Até porque aqueles que planejam muito também não estão a salvo do que dá errado, por mais frequente que seja. Na volta da viagem, por exemplo, a companhia aérea perdeu minha cadeira de rodas. E muito embora o medo de que essas negligências aconteçam seja bem conhecido, nada nos prepara para o sentimento de impotência e humilhação ao receber a notícia de que algo tão importante foi largado por aí. Controlar minhas expectativas não me deixa a salvo das maiores frustrações que eu possa ter, por que temer as outras? Por mais baixas que elas estivessem, nada me prepararia para ter que sentar em uma cadeira desconfortável, voltar pra casa e passar 16 horas sem saber se eu teria a minha de volta, do jeito que deixei. Pois então, que me deixem sonhar com coisas boas enquanto lido com a realidade das coisas ruins que me acontecem.

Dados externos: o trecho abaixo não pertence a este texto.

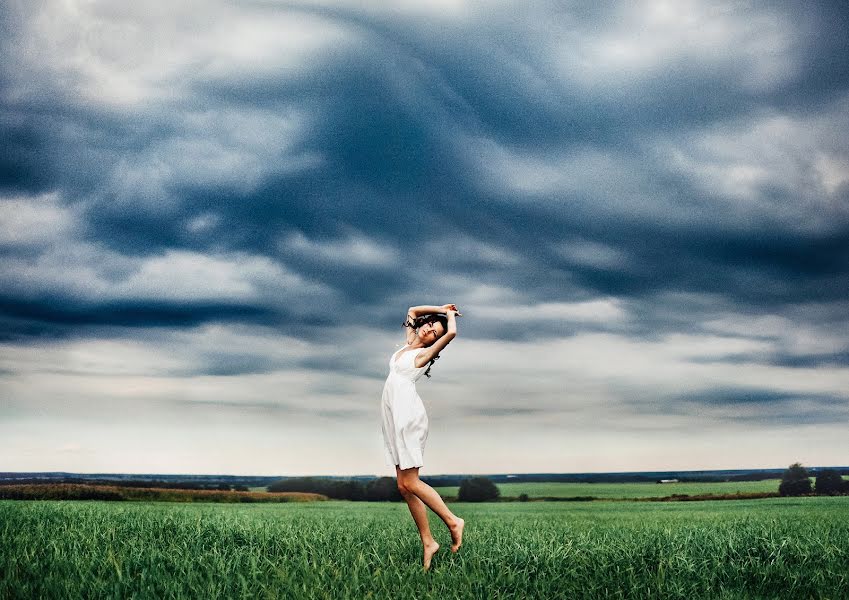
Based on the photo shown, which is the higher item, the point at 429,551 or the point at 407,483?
the point at 407,483

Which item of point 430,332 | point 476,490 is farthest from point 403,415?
point 476,490

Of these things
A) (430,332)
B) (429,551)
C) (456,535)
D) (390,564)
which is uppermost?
(430,332)

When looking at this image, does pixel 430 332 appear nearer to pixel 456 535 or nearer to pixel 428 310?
pixel 428 310

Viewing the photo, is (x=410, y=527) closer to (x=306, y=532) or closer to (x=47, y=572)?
(x=306, y=532)

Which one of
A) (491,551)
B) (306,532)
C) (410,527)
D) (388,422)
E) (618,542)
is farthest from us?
(410,527)

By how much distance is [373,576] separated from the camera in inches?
283

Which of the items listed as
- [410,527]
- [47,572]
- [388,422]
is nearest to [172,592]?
[47,572]

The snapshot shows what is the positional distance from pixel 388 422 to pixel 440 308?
1.54m

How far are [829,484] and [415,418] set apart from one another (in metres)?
41.5

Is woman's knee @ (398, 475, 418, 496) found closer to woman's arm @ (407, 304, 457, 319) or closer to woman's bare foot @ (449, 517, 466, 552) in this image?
woman's bare foot @ (449, 517, 466, 552)

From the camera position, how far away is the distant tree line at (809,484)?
38.7 metres

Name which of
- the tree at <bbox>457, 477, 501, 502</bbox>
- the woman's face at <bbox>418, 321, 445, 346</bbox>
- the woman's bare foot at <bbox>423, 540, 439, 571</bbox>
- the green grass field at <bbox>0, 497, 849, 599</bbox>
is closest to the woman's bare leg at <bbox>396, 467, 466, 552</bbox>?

Reunir as credenciais para sonhar de novo, nesses tempos, se tornou muito parecido com viver um romance depois de um coração partido. A lama, para quem já viveu, é bem parecida. Por mais que você acredite que tomou banho e está limpinho para encarar a rua, atrás de um novo encontro, vai ter sempre uma sujeirinha grudada em algum ponto que você não conseguiu observar. E essa sujeirinha vai denunciar que não se está tão pronto assim, como pensava. (Talvez porque não tenha tido quem lhe esfregasse as costas, enquanto lavava a lama).
Romance nada mais é que expectativas criadas por algum elemento divino bem alheio a sua vontade. Encontrar alguém e querer que a pessoa passe ali os próximos dias, meses, ao seu lado, cada dia mais e mais, é o cultivo mais inevitável de expectativas. Sem que você tenha verdadeiramente escolhido, porque paixão simplesmente brota, você passa a esnobar o que já tinha como certo (seja outra pessoa ou a solidão). Larga a mão do conforto de não desejar aquele alguém novo, num cenário completamente desconhecido, e simplesmente se deixa levar por uma vontade.
Muitas vezes, é só o que temos: a expectativa de que talvez, dessa vez, sejamos vencedores. Colocar um cabresto nessa ideia é impedir um vôo que costuma ser rápido, pelo menos para mim, sempre foi. Por que não aproveitar qualquer meio metro de altura que se pode alcançar? Para que ficar com uma correntinha presa ao chão se quando nos esborracho costuma machucar do mesmo jeito depois de certa altura?
É por isso que da próxima vez que eu ouvir que a felicidade tem a ver com manejo de expectativas, eu vou simplesmente ignorar. Felicidade tem a ver com aproveitar cada instantezinho de coisa boa que existe, nem que esteja apenas no campo das ideias ainda. Muita coisa pode e vai dar errado, é preciso estar com algum pouquinho de esperança para ter força para colocar tudo no lugar, novamente. Criar expectativas nos descansa da realidade e faz com que escolhamos algo não por ser o menos pior, mas por ser algo que, de fato, combina com o que desejamos de verdade.